- Text for analysis -

To prepare macrophages, mice were sacrificed and disinfected with 70% ethanol. Both lower extremities were excised, and the long bones — femur and tibia — were separated from muscular layers and placed in RPMI medium. To extract BMDMs, 10 mL RPMI medium was used to flush out each bone using a 25-gauge needle, and cells were gently dissociated by pipetting. A 70 μm nylon BD Falcon cell strainer was placed atop a 50 mL BD Falcon tube, and the suspension was filtered into the 50 mL tube. The resultant suspension was centrifuged at 300g for 5 minutes. The supernatant was then aspirated. ACK lysis buffer (5 mL) was then added, and the contents were incubated for 2 minutes at room temperature. To quench the lysis reaction, 10 mL RPMI was added. The content was then centrifuged at 300g, and the cells were washed 2 additional times with 1× HBSS. The cells were plated at 1 × 106 cells per well in a sterile 6-well tissue culture plate in 2 mL BMDM culture medium plus 10 ng/mL M-CSF to obtain mature BMDMs. On day 2, supernatants were aspirated and replenished with fresh culture medium with M-CSF. On day 5, 2 mL fresh culture medium with M-CSF was added. Purity of the BMDMs (>95% F4/80+ cells) was confirmed by flow cytometry.
In vitro coculturing of BMDMs and CD8+ T cells.
CD8+ T cells were purified from C57BL/6 mouse spleens and cocultured with mature Pdl1fl/fl and Pdl1ΔM BMDMs with or without 5 ng/mL Shh ligands in the presence of 2 μg/mL CD3e and CD28 antibodies (BD Pharmingen clones 145-2C11 and 37.51, respectively) at different ratios and different time points (6, 12, 24, and 48 hours). Data shown here were obtained from the optimal conditions of 10:1 T cell/BMDM ratio and 24-hour coculture period.
Antibodies and flow cytometry analysis.

(Dataset entries)
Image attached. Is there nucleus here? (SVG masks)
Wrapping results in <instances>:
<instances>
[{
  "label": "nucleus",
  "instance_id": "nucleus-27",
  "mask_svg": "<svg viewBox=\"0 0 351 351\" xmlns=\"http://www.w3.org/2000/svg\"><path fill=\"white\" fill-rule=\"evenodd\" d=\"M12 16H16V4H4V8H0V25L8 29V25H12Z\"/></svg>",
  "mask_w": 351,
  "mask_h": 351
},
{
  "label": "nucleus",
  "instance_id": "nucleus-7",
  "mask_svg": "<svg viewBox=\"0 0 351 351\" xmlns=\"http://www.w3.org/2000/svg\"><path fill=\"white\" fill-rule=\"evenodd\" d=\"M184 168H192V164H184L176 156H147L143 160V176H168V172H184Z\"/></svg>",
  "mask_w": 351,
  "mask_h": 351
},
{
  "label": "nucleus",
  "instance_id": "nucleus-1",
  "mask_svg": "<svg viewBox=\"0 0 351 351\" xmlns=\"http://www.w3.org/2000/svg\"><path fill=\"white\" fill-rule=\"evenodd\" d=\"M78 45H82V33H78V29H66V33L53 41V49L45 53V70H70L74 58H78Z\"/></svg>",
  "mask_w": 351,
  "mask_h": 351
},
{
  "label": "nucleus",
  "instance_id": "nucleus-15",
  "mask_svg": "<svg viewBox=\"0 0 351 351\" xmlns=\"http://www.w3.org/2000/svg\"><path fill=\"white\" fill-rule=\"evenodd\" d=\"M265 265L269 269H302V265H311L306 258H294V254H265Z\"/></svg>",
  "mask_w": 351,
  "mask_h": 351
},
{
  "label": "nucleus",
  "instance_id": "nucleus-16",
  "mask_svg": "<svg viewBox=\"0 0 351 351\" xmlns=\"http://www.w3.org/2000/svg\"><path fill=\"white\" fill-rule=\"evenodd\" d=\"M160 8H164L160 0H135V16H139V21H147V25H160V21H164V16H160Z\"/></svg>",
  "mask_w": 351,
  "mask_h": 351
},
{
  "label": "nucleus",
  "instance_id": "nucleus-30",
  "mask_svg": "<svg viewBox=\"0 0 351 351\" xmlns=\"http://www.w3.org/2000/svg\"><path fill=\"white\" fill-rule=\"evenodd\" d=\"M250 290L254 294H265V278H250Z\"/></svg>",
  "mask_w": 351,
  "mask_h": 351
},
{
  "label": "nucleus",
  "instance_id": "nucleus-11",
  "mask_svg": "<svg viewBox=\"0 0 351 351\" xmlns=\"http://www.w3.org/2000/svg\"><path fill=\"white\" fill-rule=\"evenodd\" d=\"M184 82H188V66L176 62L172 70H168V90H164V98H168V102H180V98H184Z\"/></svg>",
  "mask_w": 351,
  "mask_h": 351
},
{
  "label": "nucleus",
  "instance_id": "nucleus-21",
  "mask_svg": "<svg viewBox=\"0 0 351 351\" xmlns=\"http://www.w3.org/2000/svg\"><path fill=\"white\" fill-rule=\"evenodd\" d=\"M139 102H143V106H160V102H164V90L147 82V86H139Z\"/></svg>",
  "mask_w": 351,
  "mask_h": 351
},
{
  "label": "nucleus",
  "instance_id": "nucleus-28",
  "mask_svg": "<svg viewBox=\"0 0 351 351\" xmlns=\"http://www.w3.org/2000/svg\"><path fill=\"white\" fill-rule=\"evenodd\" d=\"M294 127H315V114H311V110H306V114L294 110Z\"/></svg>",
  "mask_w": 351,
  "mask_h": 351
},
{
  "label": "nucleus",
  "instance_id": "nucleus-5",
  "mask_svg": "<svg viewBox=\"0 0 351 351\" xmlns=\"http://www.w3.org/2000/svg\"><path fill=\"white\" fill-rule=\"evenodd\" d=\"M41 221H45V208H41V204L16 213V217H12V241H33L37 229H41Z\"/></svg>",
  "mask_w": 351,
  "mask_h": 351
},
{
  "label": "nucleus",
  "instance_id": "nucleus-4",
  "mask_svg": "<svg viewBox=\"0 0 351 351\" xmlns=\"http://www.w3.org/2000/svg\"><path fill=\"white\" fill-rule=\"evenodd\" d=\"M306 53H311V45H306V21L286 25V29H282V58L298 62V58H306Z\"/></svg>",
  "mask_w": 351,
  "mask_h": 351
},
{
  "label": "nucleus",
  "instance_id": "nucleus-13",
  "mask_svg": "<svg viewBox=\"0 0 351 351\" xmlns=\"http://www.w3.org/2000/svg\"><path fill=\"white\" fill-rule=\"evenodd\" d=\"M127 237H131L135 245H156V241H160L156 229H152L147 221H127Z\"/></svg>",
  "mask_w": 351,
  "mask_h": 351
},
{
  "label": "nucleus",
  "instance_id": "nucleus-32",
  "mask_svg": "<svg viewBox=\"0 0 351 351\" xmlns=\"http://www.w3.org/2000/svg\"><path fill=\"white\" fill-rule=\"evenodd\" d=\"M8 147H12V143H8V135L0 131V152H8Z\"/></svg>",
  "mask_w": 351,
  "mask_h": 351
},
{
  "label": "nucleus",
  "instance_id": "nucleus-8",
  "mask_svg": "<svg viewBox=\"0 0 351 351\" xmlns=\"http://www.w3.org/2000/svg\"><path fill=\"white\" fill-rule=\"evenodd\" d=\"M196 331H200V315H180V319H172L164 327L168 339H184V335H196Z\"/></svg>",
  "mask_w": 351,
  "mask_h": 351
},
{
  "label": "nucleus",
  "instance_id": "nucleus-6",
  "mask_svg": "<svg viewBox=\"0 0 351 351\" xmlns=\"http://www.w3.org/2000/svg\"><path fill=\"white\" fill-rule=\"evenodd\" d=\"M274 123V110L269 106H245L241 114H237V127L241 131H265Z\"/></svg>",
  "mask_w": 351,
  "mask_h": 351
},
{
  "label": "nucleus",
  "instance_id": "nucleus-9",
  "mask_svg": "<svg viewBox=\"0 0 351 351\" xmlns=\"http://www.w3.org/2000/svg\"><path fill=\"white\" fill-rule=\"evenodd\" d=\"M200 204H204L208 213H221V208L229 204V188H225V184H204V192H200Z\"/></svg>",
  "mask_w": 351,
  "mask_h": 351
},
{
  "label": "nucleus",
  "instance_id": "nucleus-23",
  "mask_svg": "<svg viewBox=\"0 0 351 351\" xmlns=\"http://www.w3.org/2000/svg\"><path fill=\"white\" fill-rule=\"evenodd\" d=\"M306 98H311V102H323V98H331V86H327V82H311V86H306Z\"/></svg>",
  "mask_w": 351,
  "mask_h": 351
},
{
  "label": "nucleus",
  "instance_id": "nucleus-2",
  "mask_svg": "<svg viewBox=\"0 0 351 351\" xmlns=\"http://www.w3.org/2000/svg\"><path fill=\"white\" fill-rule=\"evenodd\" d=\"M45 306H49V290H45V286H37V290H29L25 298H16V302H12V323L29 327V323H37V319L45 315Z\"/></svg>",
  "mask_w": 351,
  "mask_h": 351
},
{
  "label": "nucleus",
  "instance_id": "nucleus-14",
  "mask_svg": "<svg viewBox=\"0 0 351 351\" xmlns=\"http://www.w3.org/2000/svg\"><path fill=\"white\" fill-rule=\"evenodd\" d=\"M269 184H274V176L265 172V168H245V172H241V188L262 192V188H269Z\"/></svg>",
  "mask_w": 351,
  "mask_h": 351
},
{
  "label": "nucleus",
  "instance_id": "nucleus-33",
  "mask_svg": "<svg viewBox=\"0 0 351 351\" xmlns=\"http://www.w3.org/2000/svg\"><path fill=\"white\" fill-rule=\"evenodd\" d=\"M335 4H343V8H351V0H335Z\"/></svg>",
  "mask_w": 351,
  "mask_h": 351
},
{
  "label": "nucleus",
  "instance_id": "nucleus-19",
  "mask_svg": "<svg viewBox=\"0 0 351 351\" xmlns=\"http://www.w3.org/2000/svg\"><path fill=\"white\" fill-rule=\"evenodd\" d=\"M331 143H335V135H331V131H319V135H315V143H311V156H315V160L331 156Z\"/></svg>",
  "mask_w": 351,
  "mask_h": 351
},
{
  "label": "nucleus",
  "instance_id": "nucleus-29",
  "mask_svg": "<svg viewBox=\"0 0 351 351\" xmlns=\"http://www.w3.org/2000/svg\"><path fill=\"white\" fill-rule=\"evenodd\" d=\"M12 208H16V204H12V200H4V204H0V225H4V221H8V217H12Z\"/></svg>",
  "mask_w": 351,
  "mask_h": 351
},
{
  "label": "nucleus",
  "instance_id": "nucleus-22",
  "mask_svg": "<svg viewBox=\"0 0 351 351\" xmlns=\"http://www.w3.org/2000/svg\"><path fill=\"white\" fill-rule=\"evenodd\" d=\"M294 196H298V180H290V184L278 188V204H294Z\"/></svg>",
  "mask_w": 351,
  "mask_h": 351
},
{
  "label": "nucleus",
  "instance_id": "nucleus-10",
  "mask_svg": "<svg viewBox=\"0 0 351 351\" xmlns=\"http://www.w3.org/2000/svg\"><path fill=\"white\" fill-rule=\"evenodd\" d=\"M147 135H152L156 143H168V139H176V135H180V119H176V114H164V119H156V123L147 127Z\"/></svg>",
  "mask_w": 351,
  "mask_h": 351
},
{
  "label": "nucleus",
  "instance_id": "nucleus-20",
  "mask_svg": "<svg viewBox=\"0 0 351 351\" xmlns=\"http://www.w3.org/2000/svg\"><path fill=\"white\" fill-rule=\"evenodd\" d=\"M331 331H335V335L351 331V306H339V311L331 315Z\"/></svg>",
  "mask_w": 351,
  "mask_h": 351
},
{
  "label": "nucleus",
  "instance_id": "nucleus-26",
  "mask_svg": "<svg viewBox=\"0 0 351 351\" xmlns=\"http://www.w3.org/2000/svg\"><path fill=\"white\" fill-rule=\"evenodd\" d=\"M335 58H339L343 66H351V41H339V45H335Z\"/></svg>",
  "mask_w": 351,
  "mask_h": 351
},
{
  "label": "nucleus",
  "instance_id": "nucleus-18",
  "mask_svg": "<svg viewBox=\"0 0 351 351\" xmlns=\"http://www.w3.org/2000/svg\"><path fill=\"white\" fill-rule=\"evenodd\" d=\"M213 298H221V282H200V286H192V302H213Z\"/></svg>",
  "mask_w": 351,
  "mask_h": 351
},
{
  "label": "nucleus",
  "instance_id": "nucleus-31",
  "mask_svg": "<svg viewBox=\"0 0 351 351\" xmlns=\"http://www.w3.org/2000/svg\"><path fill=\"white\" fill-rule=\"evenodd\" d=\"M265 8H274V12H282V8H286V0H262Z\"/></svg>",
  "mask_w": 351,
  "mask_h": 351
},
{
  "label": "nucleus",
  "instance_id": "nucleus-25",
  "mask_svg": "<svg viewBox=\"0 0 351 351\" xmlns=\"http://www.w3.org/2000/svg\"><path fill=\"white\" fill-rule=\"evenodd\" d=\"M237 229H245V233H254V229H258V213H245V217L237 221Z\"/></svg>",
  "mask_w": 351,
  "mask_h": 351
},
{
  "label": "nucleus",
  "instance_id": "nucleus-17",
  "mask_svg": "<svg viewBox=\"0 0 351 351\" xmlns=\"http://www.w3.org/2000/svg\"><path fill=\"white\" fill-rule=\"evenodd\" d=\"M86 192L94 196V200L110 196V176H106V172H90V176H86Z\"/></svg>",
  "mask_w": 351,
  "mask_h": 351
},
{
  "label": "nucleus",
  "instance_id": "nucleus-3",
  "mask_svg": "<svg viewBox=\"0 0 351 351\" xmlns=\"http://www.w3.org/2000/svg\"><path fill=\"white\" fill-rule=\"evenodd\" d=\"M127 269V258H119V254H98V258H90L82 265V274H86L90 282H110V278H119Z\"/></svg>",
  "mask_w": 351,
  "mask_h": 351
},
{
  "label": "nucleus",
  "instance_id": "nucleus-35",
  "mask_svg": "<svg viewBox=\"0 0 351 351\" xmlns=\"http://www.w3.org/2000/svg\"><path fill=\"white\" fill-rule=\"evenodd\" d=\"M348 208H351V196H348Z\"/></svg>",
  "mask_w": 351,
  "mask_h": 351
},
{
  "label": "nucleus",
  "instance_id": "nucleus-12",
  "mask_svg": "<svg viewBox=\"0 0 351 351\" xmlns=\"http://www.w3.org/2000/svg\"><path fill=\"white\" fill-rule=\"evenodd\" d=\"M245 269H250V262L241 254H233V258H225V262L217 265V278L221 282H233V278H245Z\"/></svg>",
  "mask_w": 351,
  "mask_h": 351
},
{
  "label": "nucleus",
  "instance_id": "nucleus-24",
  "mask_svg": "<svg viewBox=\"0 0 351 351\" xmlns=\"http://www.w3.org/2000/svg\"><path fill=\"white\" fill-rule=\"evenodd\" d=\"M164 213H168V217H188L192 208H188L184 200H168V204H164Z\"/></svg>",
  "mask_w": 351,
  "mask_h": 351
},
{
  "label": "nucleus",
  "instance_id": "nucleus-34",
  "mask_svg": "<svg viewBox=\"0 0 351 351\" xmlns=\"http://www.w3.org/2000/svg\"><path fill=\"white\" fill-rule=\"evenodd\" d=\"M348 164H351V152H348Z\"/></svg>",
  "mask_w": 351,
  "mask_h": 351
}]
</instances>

- Task to complete -
Please resume the methods text on preparing and coculturing mouse macrophages, starting after its last heading. The data is separate material and has no connection to the methods text.

- Your response -
Anti-F4/80-PE (BM8), CD4-PE (GK1.5), CD8a-PE-Cy5 (53-6.7), PDL1-APC (10F.9G2), IFNγ-APC (XMG1.2), APC Rat IgG2bκ isotype (RTK4530), and APC Rat IgG1κ isotype (RTK2071) antibodies were purchased from BioLegend. CD11b-PE-Cy5 (M1/70), GzmB-FITC (NGZB), and FITC Rat IgG2aκ isotype (eBR2a) were purchased from eBioscience, Thermo Fisher Scientific. Titration was used to determine the optimal concentration of each antibody prior to each experiment. Cell suspensions were stained with relevant antibodies at 4°C for 15 minutes in PBS with 2% heat-inactivated FBS and 0.1% sodium azide, washed twice, and analyzed with a FACSCanto flow cytometer (BD Biosciences) using FlowJo Software (Tree Star).
Intracellular cytokine staining.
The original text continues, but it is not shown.